Republican Senators Joni Ernst of Iowa and Mike Lee of Utah have requested the Justice Department investigate Generation Hope MN, a Minneapolis-based charity that nearly received a $1 million federal earmark secured by Rep. Ilhan Omar and Minnesota’s Democratic senators, alleging the “Somali-led” addiction recovery nonprofit shows “signs of being a fraudulent operation.”
The senators, who successfully persuaded colleagues to strip the earmark from a spending package, cited glaring red flags including the group’s minimal reported staffing and finances—with most of its spending going to contractors—and its questionable locations, one being a shared space with a Somali restaurant and another a residential home. This led Ernst to declare, “It is almost too insane to believe: Congress trying to send $1 million to an ‘East African’ addiction center operated above a Somali Restaurant and run by three people who live in the same house.”
Their letter to Attorney General Pam Bondi also raised “most serious concerns” over the group’s ties to terrorism, noting that a brother of co-founder Abdirahman Warsame, Abdirizak Mohamed Warsame, was arrested in 2015 for plotting to join the Islamic State group, pleading guilty and later testifying against co-conspirators.
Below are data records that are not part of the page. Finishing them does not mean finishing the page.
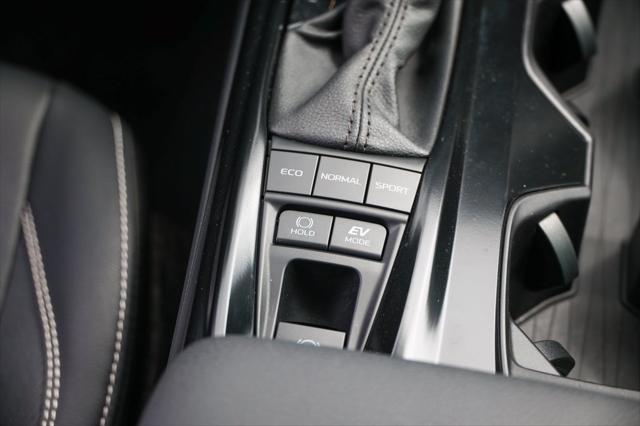 used 2025 Toyota Camry car, priced at $35,499
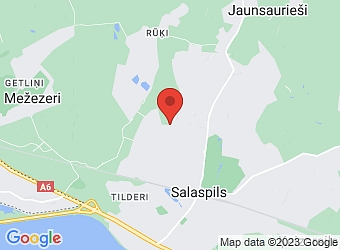  Jūlija Mazzālīša 9, Salaspils, Salaspils nov., LV-2169,  Zāģers, SIA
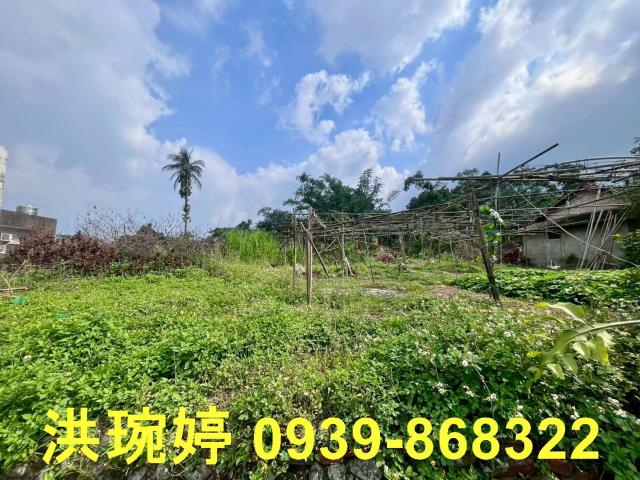 南投南投市建地-3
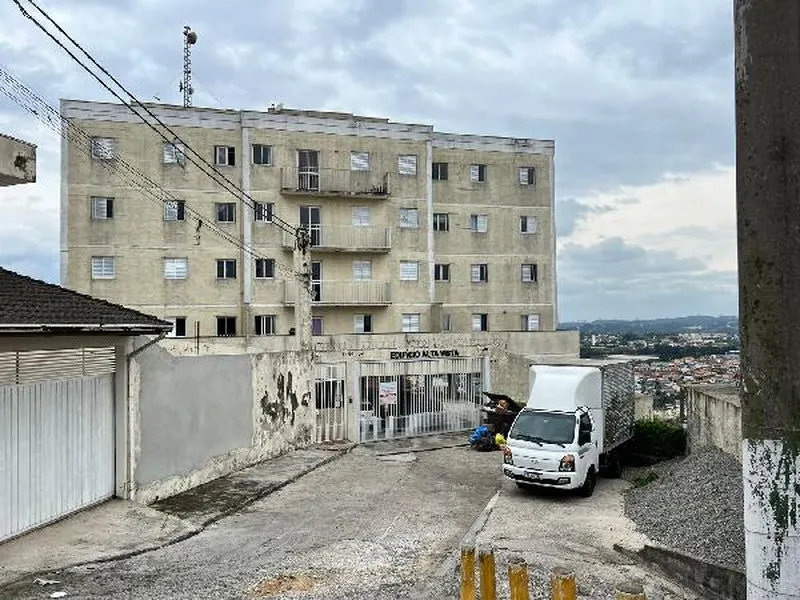 Apartamento em Venda Direta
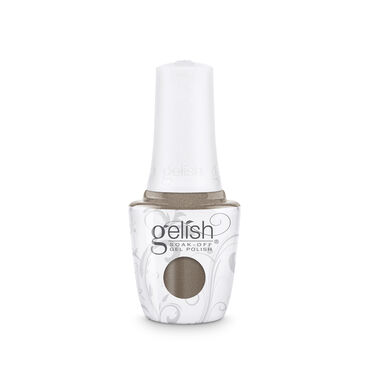 Gelish African Safari Collection Gel Nail Polish Are You Lion To Me? 15ml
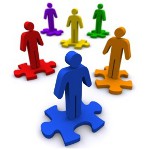 Organigramme de l'organisation Organigramme de l'organisation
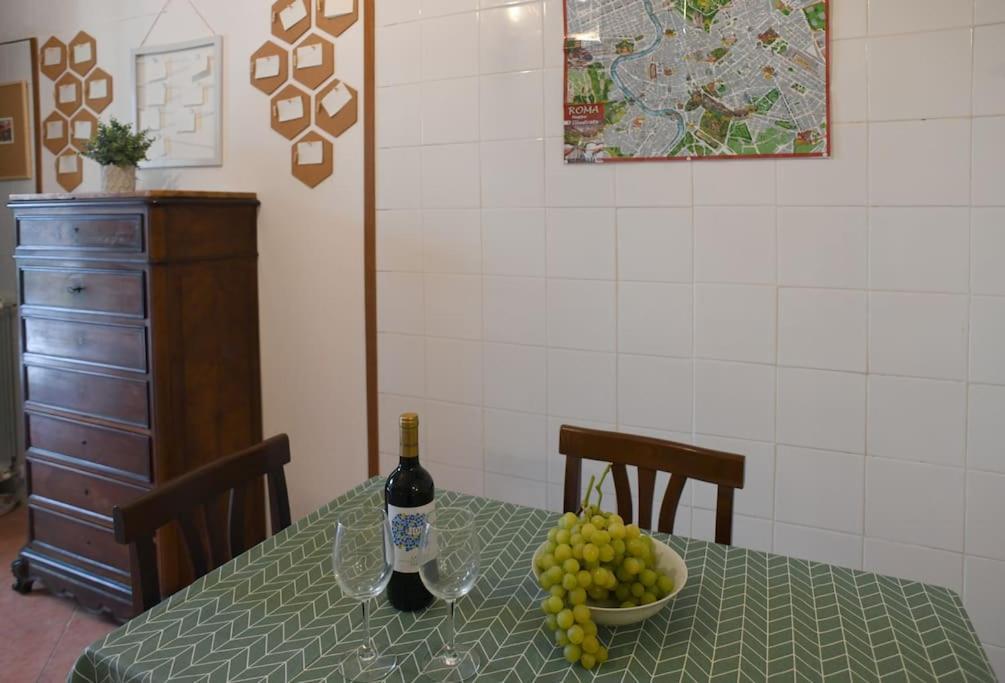 Locanda Cappellari - Campo De' Fiori Rome Extérieur photo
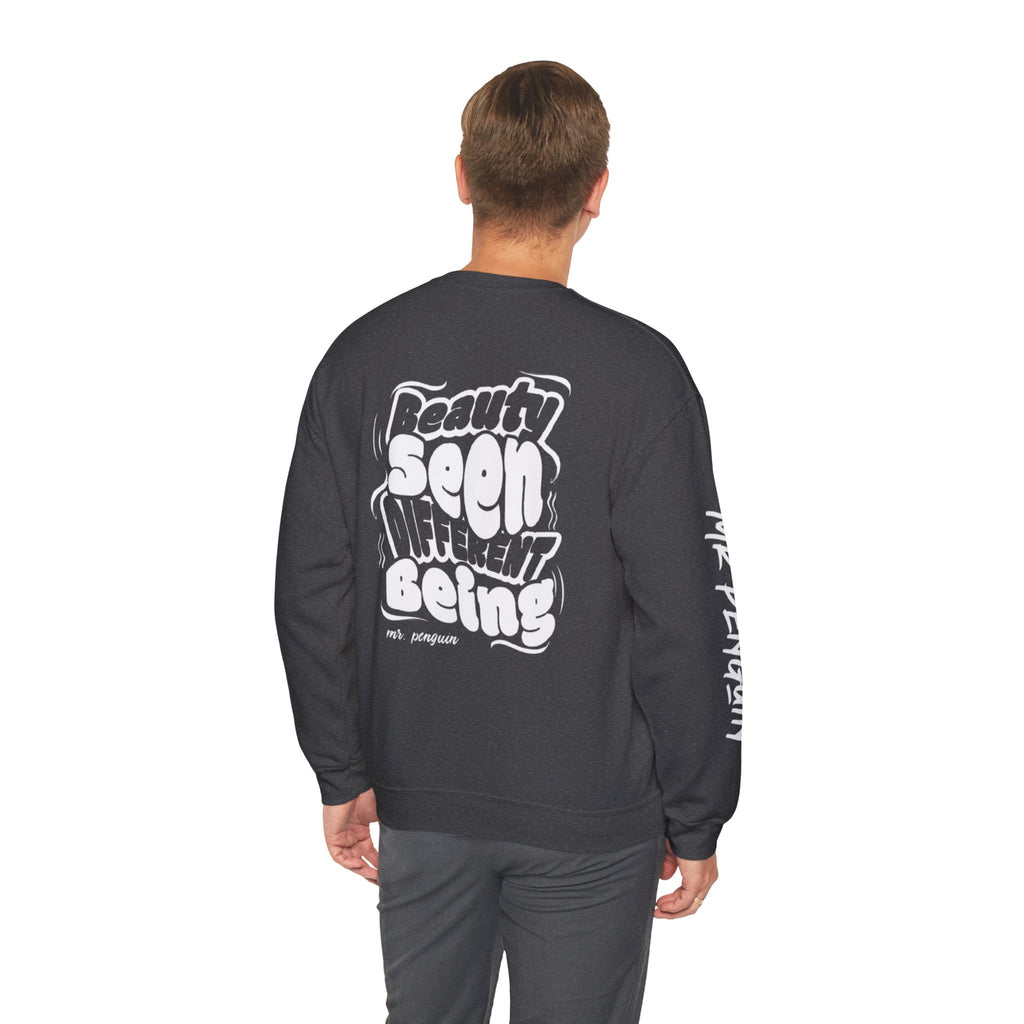 PENGU Blend™ Crewneck Sweatshirt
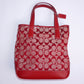 Coach Monogram Purse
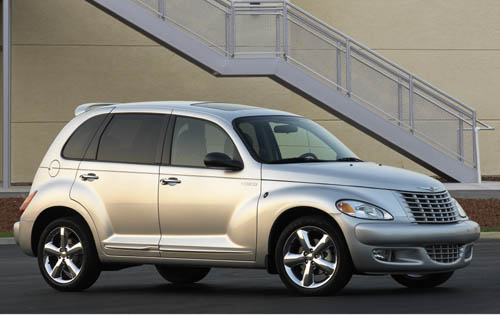 Chrysler PT Cruiser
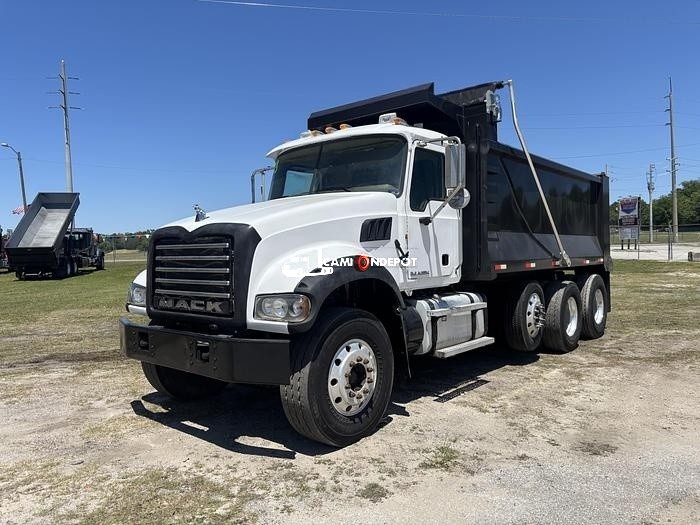 Truck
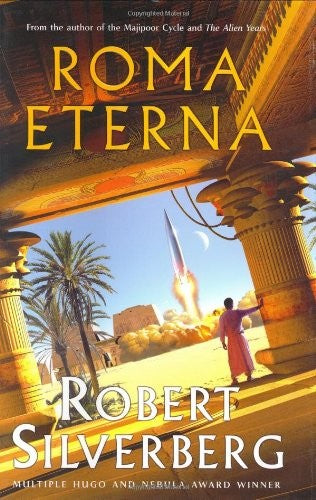 Roma Eterna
In defense of the funding, Omar had argued the earmark would provide “job-specific training, computer skills development, peer support services and access to education” for “justice-involved” residents, while Senator Tina Smith said it would help them “break the cycle through job training and support.”
The Republicans countered that the group’s financial profile “suggests minimal direct services, opaque financial reporting, and heavy reliance on contractor payments — conditions that should trigger immediate scrutiny, not federal taxpayer dollars,” with Lee insisting that “stopping these funds is not enough: we should pursue every red flag, uncover every wrongdoing.”